Normal Distribution
The bell curve model used to estimate stock price probabilities.
The normal distribution (also called the bell curve or Gaussian distribution) is a probability distribution where most outcomes cluster around the average, with progressively fewer outcomes occurring further from the center. In options pricing, stock returns are often modeled as normally distributed (or more precisely, log-normally distributed), forming the mathematical basis for most pricing models, probability calculations, and risk estimates.
Why It Matters
Nearly every probability number you see on an options trading platform — probability of profit, expected move, probability of touch — is calculated using the normal distribution as a foundation. When your broker shows that a trade has a 70% probability of profit, that number comes from fitting stock returns to a normal (or log-normal) distribution and calculating the area under the curve.
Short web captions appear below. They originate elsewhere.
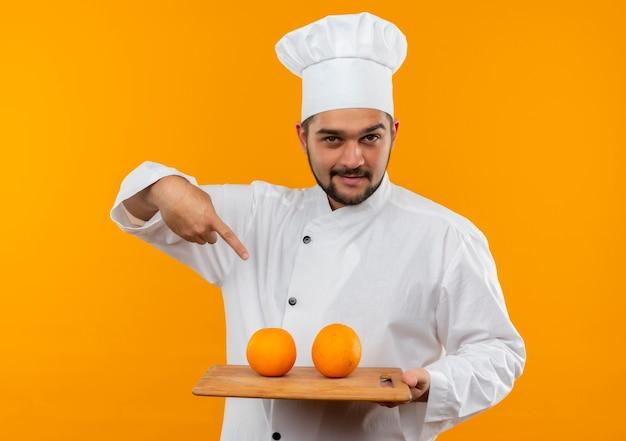 Pewny siebie młody kucharz w mundurze szefa kuchni trzymający deskę do krojenia i wskazujący na deskę do krojenia z pomarańczami na białym tle na pomarańczowej ścianie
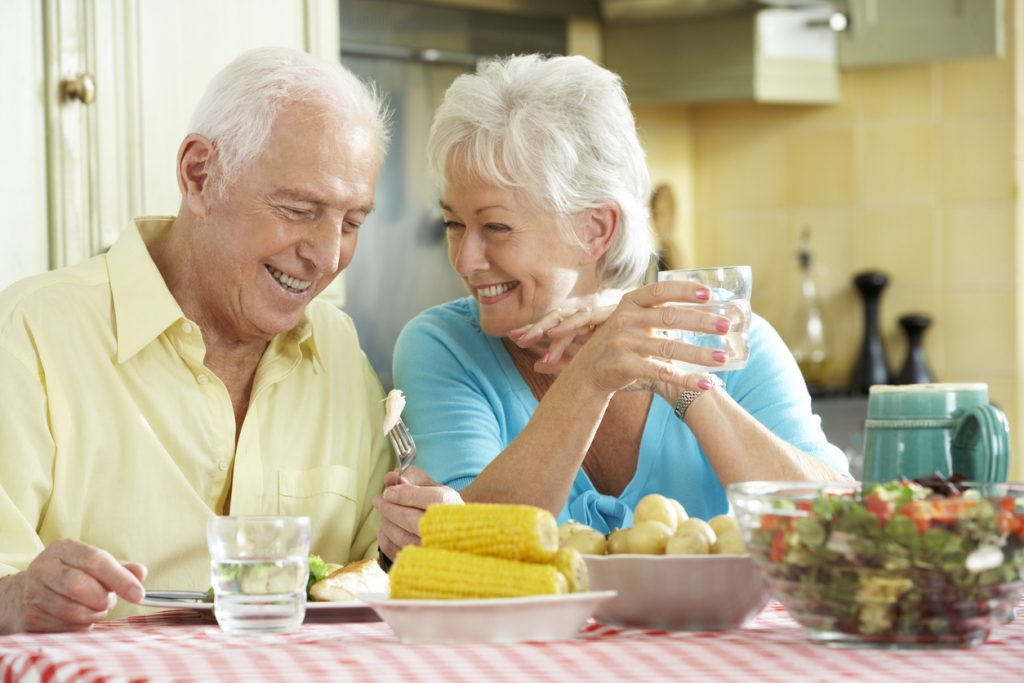Assisted living or memory care seniors eating in their dieting retirement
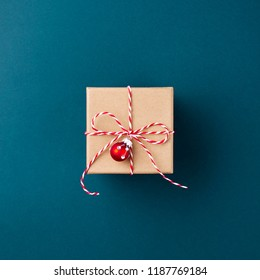 Gift boxe wrapped in kraft paper tied with candy cane Christmas rope on dark blue background. New Year concept, top view, minimal styled.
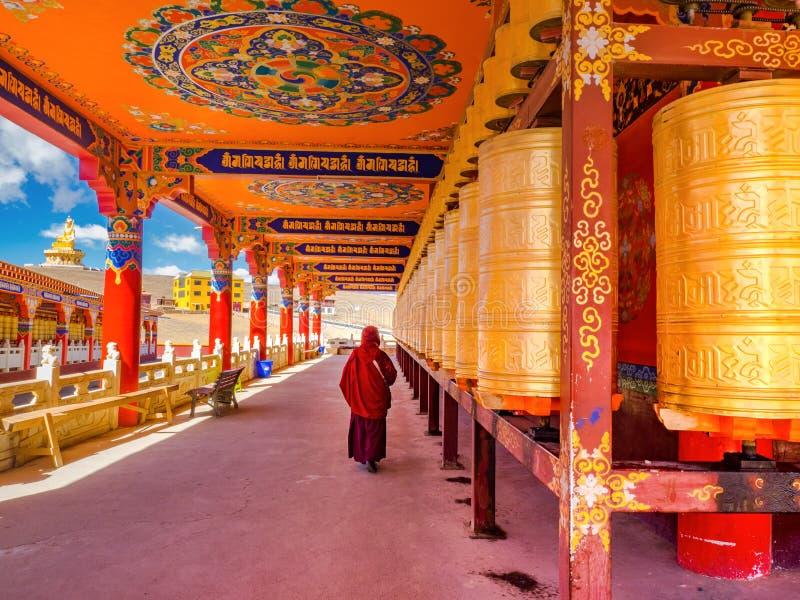 La nonne bouddhiste marchant à la prière roule en Yarchen Gar Monastery photos libres de droits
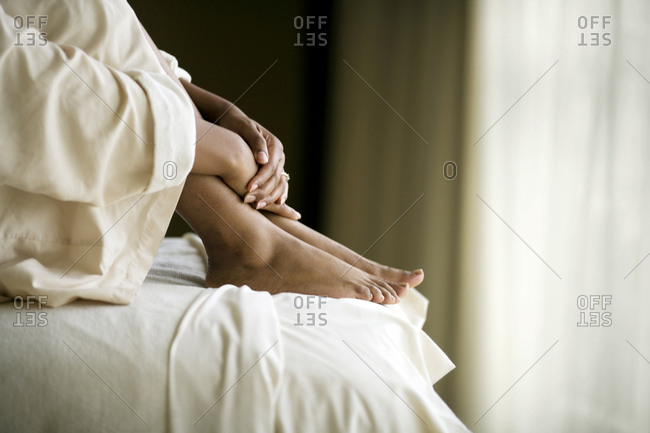 Woman's feet on a bed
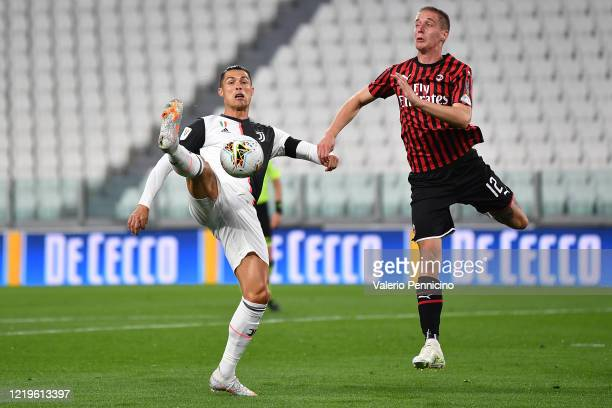 Cristiano Ronaldo of Juventus competes for the ball with Andrea Conti of AC Milan during the Coppa Italia SemiFinal Second Leg match between Juventus...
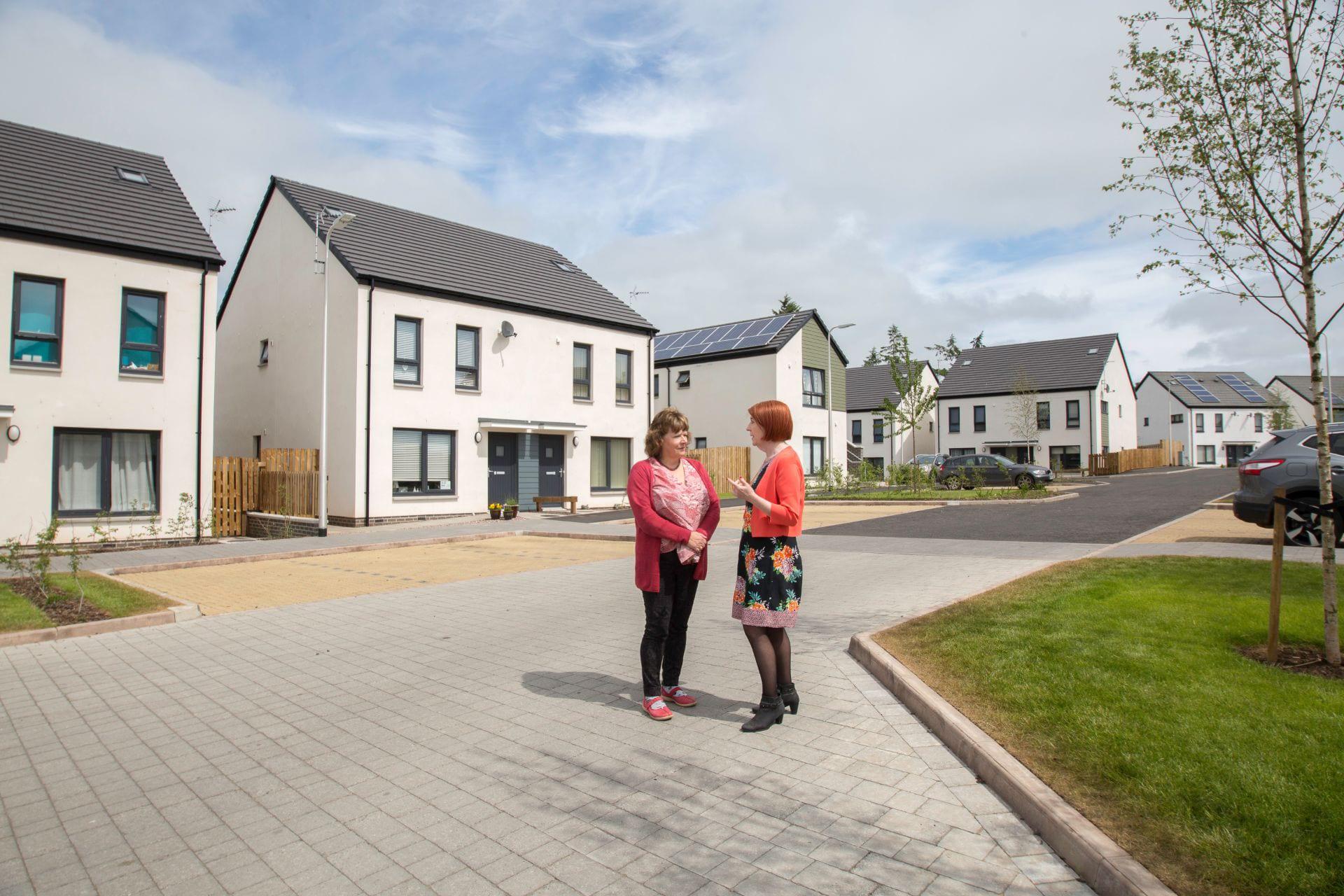 Two senior BHA staff standing in a housing development
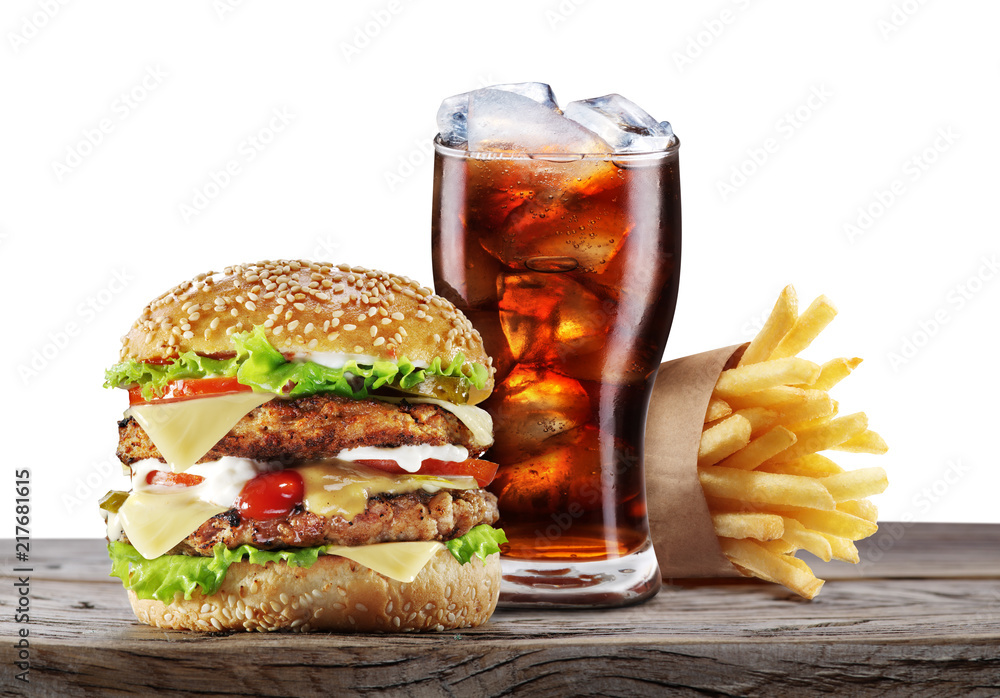 Fototapety, obrazy: Hamburgers, French fries and cola on the table.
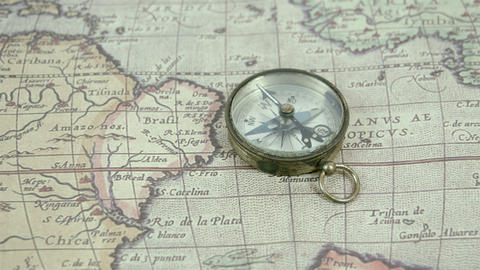 Zoom out view of the compass and the map Footage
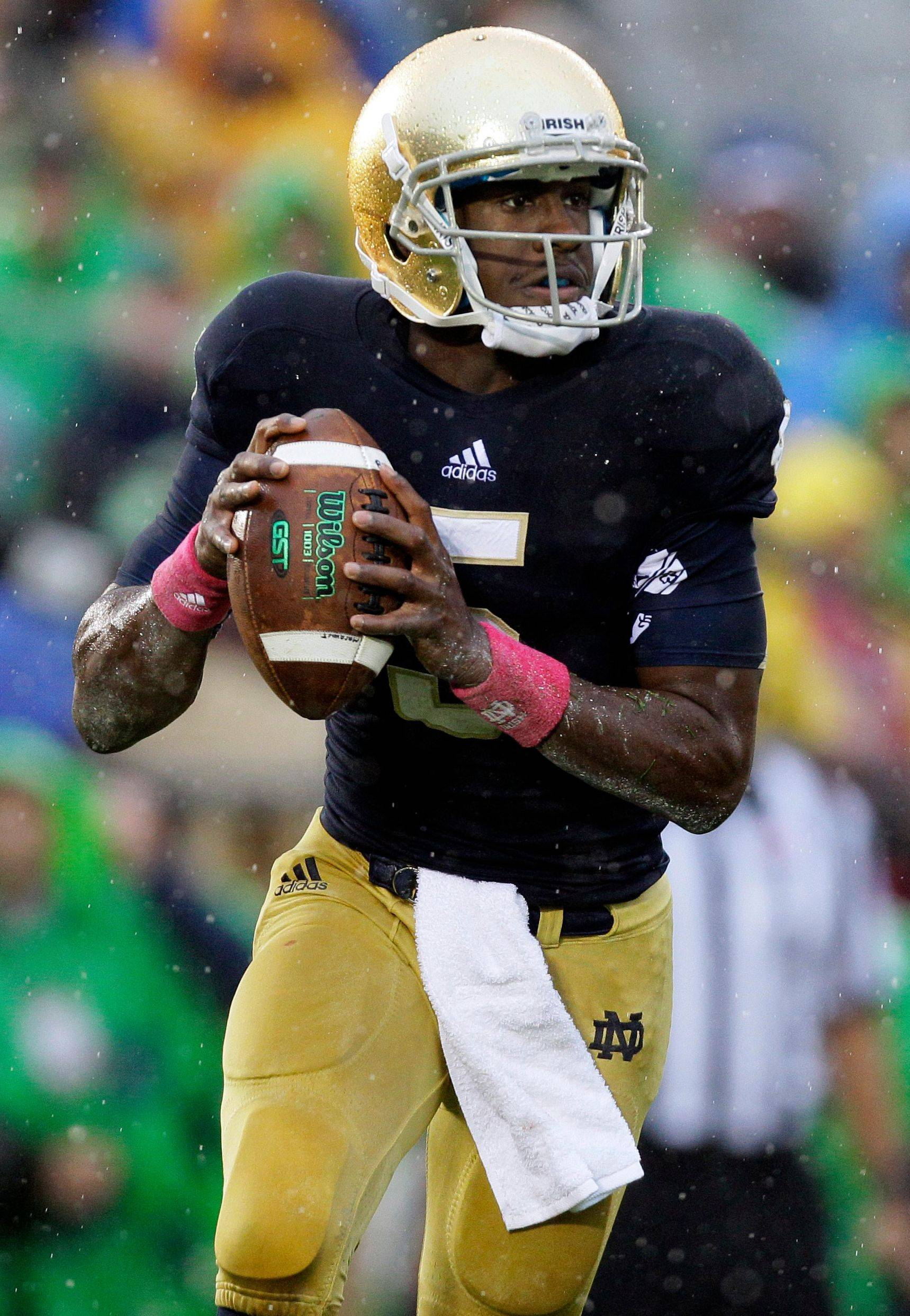 Notre Dame quarterback Everett Golson rolls out to pass during the first half of an NCAA college football game against Stanford in South Bend, Ind., Saturday.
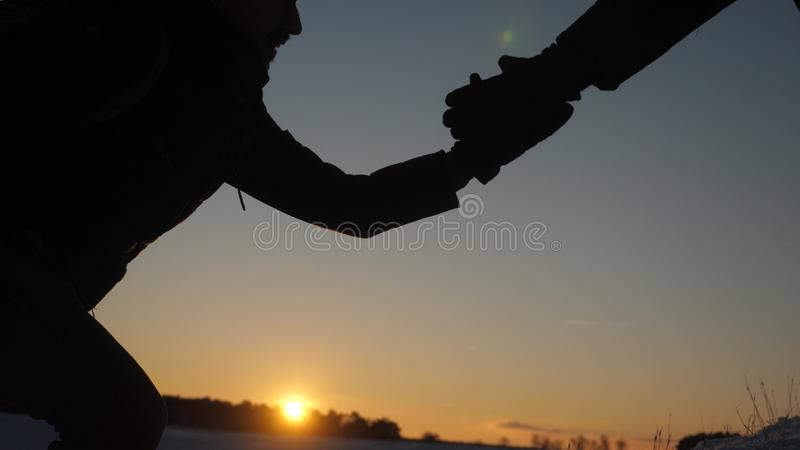 Teamwork desire to win. close-up. Climbers help friend climb stretch of helping hand. Silhouette of travelers in winter stock photography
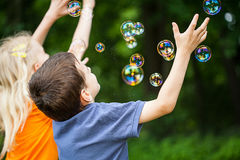 Kids blowing bubbles Stock Images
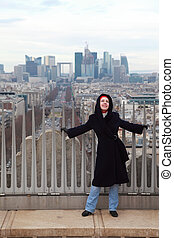 young woman standing on Triumfaly arch, view of La Defense...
Understanding the normal distribution also helps you understand its limitations. Real stock returns have fatter tails than the bell curve predicts, which means extreme moves (crashes, short squeezes) occur more often than the model suggests. This "tail risk" is the reason why selling far OTM options based purely on normal distribution probabilities can be dangerously misleading.
How It Works
The normal distribution is defined by two parameters: the mean (center) and the standard deviation (width). For stock returns:
- The mean is the expected return (often assumed to be near zero for short periods)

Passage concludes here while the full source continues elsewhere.